Below is a block of records; repeat each one exactly.

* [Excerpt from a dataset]
>> start
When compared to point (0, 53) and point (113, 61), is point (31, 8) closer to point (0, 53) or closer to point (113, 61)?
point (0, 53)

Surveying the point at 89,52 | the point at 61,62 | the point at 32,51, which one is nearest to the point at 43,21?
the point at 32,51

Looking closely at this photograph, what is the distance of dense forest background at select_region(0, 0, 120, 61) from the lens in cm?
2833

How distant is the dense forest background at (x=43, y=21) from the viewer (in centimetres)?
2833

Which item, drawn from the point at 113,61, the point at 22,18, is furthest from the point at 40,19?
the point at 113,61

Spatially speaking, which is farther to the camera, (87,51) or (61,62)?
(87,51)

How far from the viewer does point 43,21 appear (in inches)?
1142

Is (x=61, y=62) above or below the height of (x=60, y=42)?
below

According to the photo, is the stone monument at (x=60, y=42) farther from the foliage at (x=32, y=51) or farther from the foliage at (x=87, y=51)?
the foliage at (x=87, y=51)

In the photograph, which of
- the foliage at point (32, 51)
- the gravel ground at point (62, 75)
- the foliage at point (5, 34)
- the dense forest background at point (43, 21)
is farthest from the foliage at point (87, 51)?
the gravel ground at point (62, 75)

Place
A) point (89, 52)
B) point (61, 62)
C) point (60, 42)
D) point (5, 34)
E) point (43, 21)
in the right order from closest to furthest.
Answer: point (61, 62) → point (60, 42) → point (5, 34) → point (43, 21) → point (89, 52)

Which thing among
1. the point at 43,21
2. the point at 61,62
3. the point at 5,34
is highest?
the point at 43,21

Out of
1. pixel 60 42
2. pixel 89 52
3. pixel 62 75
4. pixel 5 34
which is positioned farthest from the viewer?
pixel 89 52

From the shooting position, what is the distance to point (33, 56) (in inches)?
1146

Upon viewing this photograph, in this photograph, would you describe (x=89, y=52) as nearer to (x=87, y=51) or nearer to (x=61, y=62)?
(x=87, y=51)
>> end
* [Task solution]
When compared to point (0, 53) and point (113, 61), is point (31, 8) closer to point (0, 53) or closer to point (113, 61)?
point (0, 53)

Surveying the point at 89,52 | the point at 61,62 | the point at 32,51, which one is nearest to the point at 43,21?
the point at 32,51

Looking closely at this photograph, what is the distance of dense forest background at select_region(0, 0, 120, 61) from the lens in cm?
2833

How distant is the dense forest background at (x=43, y=21) from the viewer (in centimetres)?
2833

Which item, drawn from the point at 113,61, the point at 22,18, is furthest from the point at 40,19?
the point at 113,61

Spatially speaking, which is farther to the camera, (87,51) or (61,62)?
(87,51)

How far from the viewer does point 43,21 appear (in inches)?
1142

Is (x=61, y=62) above or below the height of (x=60, y=42)?
below

According to the photo, is the stone monument at (x=60, y=42) farther from the foliage at (x=32, y=51) or farther from the foliage at (x=87, y=51)?
the foliage at (x=87, y=51)

In the photograph, which of
- the foliage at point (32, 51)
- the gravel ground at point (62, 75)
- the foliage at point (5, 34)
- the dense forest background at point (43, 21)
is farthest from the foliage at point (87, 51)?
the gravel ground at point (62, 75)

Place
A) point (89, 52)
B) point (61, 62)
C) point (60, 42)
D) point (5, 34)
E) point (43, 21)
in the right order from closest to furthest.
Answer: point (61, 62) → point (60, 42) → point (5, 34) → point (43, 21) → point (89, 52)

Which thing among
1. the point at 43,21
2. the point at 61,62
3. the point at 5,34
is highest?
the point at 43,21

Out of
1. pixel 60 42
2. pixel 89 52
3. pixel 62 75
4. pixel 5 34
which is positioned farthest from the viewer?
pixel 89 52

From the shooting position, what is the distance to point (33, 56) (in inches)?
1146

Upon viewing this photograph, in this photograph, would you describe (x=89, y=52) as nearer to (x=87, y=51) or nearer to (x=61, y=62)?
(x=87, y=51)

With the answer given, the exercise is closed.